La precauzione inutile lascia fuori, rispetto a La prigioniera, quei lunghi intermezzi di elementi socializzanti – come il ricevimento dei Verdurin o i pomeriggi della duchessa di Guermantes – che sono certamente un po’ noiosi se presi come brani isolati, ma che nell’economia del romanzo hanno il loro senso valendo ad allentare l’estenuante “duello” e l’ossessiva schermaglia di gelosia-falsità che è costante tra i due personaggi.
Dalla lunga dedica che Proust scrisse sulla copia di Swann della sua amica Marie Schikévitch è possibile risalire con buona approssimazione alla data della prima stesura del romanzo, che può essere collocata tra la fine del 1915 e il 1918. Alle prime stesure Proust aggiunse, come abbiamo detto, la descrizione della serata dai Venturin, ma forse ancor più importante una abbondanza di dettagli sulle inclinazioni di Albertine per le lussuose toilette e il gusto per ricchezza e piaceri. Le visite del narratore alla duchessa, che nella presente versione non sono ancora comparse, valgono a rendere più ricco e vario il guardaroba di Albertine e a rifornirla delle veneziane vestaglie di Fortuny che sembrano quasi il preludio all’attrazione del narratore verso la città nella quale queste stoffe sono nate. Infatti quando Albertine scomparirà definitivamente dagli orizzonti della narrazione, nel volume successivo La Fuggitiva, ci sarà spazio per un viaggio a Venezia e per una lunga riflessione su questo viaggio.
Questa versione “condensata” di La Prisonnière ha il pregio di mettere più che mai in evidenza come il tragico isolamento dell’individuo si frappone come ostacolo insormontabile al raggiungimento di una serenità amorosa. Il mondo proustiano non consente di cogliere gli aspetti segreti di quello che si desidera e slitta dalla irraggiungibilità della felicità nell’amore verso la ricerca del piacere, ricerca a sua volta priva di felicità. Rimane l’ansia del possesso priva di felicità e satura di inganni che alla sensibilità del lettore non può non apparire come un’inutile autotortura inflitta dal pessimismo erotico dell’autore.

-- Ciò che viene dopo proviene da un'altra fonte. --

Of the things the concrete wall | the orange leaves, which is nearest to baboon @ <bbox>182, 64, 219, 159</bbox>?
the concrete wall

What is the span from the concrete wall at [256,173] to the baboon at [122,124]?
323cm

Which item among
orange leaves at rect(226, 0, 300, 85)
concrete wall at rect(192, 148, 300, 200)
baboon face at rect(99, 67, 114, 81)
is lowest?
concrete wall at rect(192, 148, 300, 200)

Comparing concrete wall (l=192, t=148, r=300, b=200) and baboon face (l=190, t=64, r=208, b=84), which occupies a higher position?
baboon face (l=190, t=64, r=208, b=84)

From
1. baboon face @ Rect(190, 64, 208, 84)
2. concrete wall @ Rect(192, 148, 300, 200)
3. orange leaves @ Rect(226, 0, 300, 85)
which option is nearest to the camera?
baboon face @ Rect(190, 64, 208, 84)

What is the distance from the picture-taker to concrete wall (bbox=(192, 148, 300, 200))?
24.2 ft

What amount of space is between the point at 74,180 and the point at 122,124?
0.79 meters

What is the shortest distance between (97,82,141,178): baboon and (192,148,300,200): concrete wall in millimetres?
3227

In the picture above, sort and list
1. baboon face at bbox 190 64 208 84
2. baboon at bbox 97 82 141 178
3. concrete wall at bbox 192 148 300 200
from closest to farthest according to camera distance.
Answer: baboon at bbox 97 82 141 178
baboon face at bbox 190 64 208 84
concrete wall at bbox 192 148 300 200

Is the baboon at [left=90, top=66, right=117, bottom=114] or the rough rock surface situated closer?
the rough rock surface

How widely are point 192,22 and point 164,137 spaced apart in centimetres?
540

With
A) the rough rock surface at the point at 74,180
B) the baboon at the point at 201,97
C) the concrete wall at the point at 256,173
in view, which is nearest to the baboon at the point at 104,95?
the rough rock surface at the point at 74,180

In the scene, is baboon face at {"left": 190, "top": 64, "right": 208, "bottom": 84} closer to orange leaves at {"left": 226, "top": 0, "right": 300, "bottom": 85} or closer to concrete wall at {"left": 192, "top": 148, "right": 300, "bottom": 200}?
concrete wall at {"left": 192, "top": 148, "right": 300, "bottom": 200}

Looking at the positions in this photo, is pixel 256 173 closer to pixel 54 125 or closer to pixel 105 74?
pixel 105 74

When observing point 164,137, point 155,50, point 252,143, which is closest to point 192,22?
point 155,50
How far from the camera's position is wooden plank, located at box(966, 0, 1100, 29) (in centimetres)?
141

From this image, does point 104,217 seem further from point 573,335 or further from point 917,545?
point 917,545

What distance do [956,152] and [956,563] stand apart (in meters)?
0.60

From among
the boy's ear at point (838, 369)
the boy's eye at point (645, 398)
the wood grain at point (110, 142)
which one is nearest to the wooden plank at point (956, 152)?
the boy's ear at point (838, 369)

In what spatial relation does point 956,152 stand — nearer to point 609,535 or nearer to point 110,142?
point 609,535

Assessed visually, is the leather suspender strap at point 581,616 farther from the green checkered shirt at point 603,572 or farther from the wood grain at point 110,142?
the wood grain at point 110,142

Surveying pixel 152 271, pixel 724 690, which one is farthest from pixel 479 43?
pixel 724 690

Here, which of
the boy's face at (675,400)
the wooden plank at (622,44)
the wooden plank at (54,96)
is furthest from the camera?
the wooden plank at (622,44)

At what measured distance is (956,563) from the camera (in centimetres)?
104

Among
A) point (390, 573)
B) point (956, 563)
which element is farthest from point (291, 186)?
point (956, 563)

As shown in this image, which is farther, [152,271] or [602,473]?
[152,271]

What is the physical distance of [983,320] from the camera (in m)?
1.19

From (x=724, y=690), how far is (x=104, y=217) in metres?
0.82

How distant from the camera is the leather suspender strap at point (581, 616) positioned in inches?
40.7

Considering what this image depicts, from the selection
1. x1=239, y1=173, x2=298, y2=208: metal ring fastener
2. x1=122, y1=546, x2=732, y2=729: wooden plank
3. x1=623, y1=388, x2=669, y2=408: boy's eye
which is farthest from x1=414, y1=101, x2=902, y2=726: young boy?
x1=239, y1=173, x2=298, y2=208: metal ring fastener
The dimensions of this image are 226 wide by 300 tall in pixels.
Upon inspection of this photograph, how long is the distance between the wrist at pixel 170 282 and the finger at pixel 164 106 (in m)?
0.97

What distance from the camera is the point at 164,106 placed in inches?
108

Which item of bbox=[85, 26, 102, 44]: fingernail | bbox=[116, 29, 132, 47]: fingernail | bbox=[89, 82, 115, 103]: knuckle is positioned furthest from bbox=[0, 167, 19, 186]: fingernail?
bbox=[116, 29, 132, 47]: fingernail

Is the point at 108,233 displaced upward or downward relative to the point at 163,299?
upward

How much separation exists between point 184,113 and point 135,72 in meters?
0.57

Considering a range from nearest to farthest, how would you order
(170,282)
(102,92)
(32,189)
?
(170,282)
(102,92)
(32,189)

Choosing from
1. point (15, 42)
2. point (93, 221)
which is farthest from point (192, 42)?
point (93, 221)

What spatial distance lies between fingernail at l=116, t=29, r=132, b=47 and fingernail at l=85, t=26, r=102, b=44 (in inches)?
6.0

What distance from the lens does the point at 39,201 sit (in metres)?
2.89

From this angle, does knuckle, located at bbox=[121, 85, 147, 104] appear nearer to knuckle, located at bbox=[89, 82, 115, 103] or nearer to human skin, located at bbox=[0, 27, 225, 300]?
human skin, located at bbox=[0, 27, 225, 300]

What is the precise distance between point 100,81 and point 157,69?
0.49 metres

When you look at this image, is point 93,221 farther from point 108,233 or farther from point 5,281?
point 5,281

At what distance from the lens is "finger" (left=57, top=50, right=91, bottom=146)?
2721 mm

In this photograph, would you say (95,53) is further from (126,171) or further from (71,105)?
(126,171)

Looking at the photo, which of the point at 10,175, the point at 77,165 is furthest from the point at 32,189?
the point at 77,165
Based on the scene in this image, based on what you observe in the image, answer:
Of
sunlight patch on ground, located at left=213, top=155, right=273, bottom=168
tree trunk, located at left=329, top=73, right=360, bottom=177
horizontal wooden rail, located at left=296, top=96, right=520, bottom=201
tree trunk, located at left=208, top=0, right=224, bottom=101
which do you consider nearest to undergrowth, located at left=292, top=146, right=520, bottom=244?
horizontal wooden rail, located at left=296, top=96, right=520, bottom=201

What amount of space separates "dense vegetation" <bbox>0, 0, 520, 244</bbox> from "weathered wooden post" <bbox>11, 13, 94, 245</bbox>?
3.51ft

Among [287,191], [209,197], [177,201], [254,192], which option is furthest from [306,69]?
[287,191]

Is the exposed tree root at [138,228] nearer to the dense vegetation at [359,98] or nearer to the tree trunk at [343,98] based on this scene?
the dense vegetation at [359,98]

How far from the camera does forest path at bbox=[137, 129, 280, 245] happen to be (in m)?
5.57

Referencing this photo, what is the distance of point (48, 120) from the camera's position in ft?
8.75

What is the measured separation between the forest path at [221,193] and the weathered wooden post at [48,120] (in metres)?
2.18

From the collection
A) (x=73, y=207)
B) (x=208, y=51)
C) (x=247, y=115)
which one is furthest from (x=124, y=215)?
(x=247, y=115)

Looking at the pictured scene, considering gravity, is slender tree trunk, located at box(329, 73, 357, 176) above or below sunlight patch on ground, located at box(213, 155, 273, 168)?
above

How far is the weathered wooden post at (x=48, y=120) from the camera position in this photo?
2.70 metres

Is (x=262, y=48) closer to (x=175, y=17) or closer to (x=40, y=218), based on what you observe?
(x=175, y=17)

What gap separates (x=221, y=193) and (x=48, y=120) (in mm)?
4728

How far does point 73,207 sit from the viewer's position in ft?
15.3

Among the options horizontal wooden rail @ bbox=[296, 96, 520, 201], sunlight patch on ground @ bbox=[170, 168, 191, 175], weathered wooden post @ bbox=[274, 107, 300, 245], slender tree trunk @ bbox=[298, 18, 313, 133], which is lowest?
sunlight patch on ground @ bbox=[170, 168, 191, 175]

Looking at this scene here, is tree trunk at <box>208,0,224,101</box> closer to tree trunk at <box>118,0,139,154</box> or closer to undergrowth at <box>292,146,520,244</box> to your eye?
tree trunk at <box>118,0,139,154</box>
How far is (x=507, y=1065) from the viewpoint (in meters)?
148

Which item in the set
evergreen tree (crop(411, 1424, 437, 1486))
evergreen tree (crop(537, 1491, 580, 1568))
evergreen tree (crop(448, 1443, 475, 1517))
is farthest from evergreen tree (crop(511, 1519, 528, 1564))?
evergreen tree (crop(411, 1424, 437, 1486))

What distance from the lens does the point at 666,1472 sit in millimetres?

Sinossi a cura di Paolo Alberti
Dall’incipit del libro:
Di buon’ora, la testa ancora volta contro il muro e prima d’aver visto di sotto le tende l’intensità della striscia luminosa, sapevo che tempo faceva. Me l’avevano già detto i primi rumori della strada, giungendomi o ottusi e deviati dall’umidità o vibranti come freccie nell’aria suonante e vuota d’un mattino spazioso, glaciale e puro: il primo ruotare dei tramvai m’aveva già detto se il giorno fosse greve di pioggia o slanciato verso l’azzurro. E forse quegli stessi rumori erano già stati preceduti da qualche più rapida e penetrante emanazione che, insinuandosi nel mio sonno, vi aveva già effusa una tristezza annunciatrice della neve, o vi faceva intonare a qualche piccolo personaggio intermittente tanti piccoli cantici alla gloria del sole, che quelli finivano col creare una sveglia musicale in me ancora indormito e già sorridente e le pupille pronte ad essere abbagliate di luce. Del resto, in questo periodo, la vita esterna m’era tutta echeggiata principalmente dalla mia stanza. Mi consta che Bloch raccontò d’aver sentito, venendo a trovarmi la sera, come un chiacchierio: e poichè mia madre era a Combray e lui non trovava mai anima viva nella stanza, ne aveva concluso che parlassi solo. Quando, molto più tardi, seppe che Albertina abitava allora con me, e vide che l’avevo tenuta nascosta a tutti, disse che capiva finalmente il motivo per cui in quel periodo della mia vita non volevo più uscire di casa. S’ingannava: ma la cosa era scusabilissima, perchè la realtà in se stessa, per quanto necessaria, non è mai completamente prevedibile. Chi apprende sulla vita d’un altro un particolare esatto ne trae subito conseguenze che non lo sono: e vede nel fatto ultimamente scoperto la spiegazione di cose che non sono affatto in relazione con esso.